** ARTICLE **
..........
L’incident s’est produit le 19 février 2017 à bord d’un vol entre Pékin et Melbourne : les écouteurs d’une passagère se sont subitement enflammés, alors qu’elle était en train de les utiliser. Le gouvernement australien a précisé le contexte de cet accident dans un rapport publié le 15 mars : deux heures après le décollage de l’appareil, la passagère a entendu une détonation, avant de ressentir une sensation de brulure sur son visage.
Après avoir porté les mains à son cou, la victime a jeté les écouteurs enflammés au sol. Une partie du personnel de l’équipage s’est empressé de jeter un seau d’eau sur l’objet, dont la batterie est restée ancrée au sol après que les flammes se soient éteintes.
Les explosions du Galaxy 7 ? La faute au lithium
L’incident met encore une fois sous le feu des projecteurs les fameuses batteries au lithium-ion, qui ont valu à Samsung un intérêt médiatique dont le constructeur coréen se serait sans doute passé. Rappelez-vous, c’était en octobre 2016 : un Galaxy Note 7, pourtant échangé par le constructeur et validé comme sûr, prenait feu dans un avion à quelques minutes du décollage.
Fin janvier 2017, Samsung révélait les conclusions de son enquête sur l’origine de l’explosion. Or, surprise surprise, la batterie au lithium-ion n’y était pas étrangère, le constructeur notant qu’un défaut de court-circuit ainsi qu’une soudure défectueuse pouvaient expliquer les explosions. L’entreprise s’était empressée de préciser que les batteries seraient à présent soumises avec une rigueur accrue à des tests de vérification (fallait-il en conclure que les précédents tests étaient trop laxistes ?).
..........
** CONSIGNES **
a) Répondez aux questions suivantes à l'aide de l'article :
(i) Entre quelles villes le vol reliait-il ses passagers ?
(ii) Qu'a jeté une partie de l'équipage sur l'objet enflammé ?
(iii) Quand Samsung a-t-il révélé les conclusions de son enquête ?
b) Relevez, s'il vous plaît, toutes les indications de date que mentionne l'article.
c) Résumez l'article en deux phrases.

** ENREGISTREMENTS FOURNIS **
..........
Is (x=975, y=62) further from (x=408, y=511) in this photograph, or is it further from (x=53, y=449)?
..........
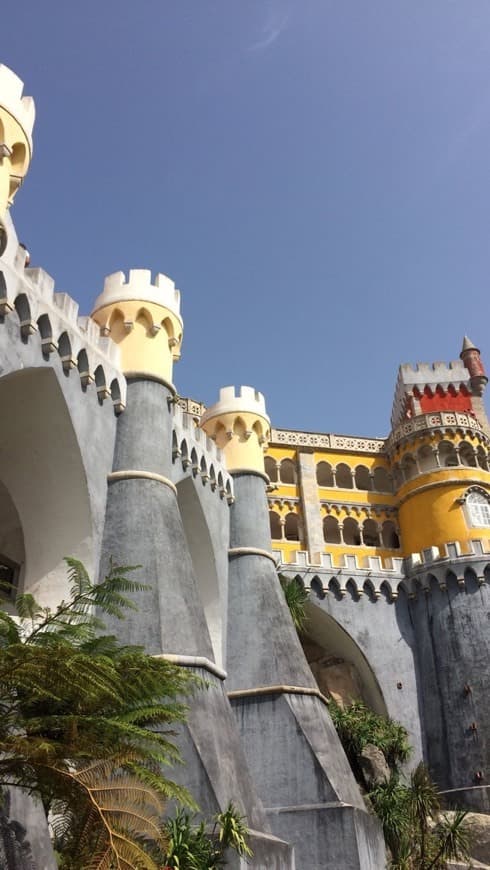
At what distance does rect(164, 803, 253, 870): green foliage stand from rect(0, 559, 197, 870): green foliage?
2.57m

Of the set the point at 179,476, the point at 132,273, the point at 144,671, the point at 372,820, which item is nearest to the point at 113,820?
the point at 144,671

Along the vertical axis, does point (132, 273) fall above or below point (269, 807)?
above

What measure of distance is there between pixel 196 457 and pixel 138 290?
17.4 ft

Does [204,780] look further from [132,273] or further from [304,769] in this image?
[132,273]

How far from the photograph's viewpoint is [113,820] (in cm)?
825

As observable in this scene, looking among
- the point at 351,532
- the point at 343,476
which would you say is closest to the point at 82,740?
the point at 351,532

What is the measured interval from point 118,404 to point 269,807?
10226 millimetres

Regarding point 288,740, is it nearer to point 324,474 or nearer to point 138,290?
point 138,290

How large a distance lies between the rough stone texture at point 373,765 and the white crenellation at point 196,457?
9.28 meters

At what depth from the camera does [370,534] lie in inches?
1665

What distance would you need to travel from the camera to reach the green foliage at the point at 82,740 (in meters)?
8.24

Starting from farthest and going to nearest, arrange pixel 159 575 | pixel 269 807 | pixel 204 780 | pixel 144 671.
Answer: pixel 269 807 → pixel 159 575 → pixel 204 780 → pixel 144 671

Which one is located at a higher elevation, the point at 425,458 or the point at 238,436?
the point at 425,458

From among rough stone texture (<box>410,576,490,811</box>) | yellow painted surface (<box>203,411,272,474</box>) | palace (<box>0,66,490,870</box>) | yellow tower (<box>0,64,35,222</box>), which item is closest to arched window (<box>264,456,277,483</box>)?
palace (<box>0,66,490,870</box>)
..........
** CORRIGÉ **
a)
(i) Entre Pékin et Melbourne.
(ii) Un seau d'eau.
(iii) Fin janvier 2017.

b) 19 février 2017 ; 15 mars ; octobre 2016 ; fin janvier 2017

c) Le 19 février 2017, sur un vol entre Pékin et Melbourne, les écouteurs d'une passagère se sont enflammés pendant qu'elle les utilisait, et une partie de l'équipage a jeté un seau d'eau dessus. L'incident remet en lumière les batteries au lithium-ion, déjà liées aux explosions du Galaxy Note 7 de Samsung, que le constructeur a expliquées fin janvier 2017 par un défaut de court-circuit et une soudure défectueuse.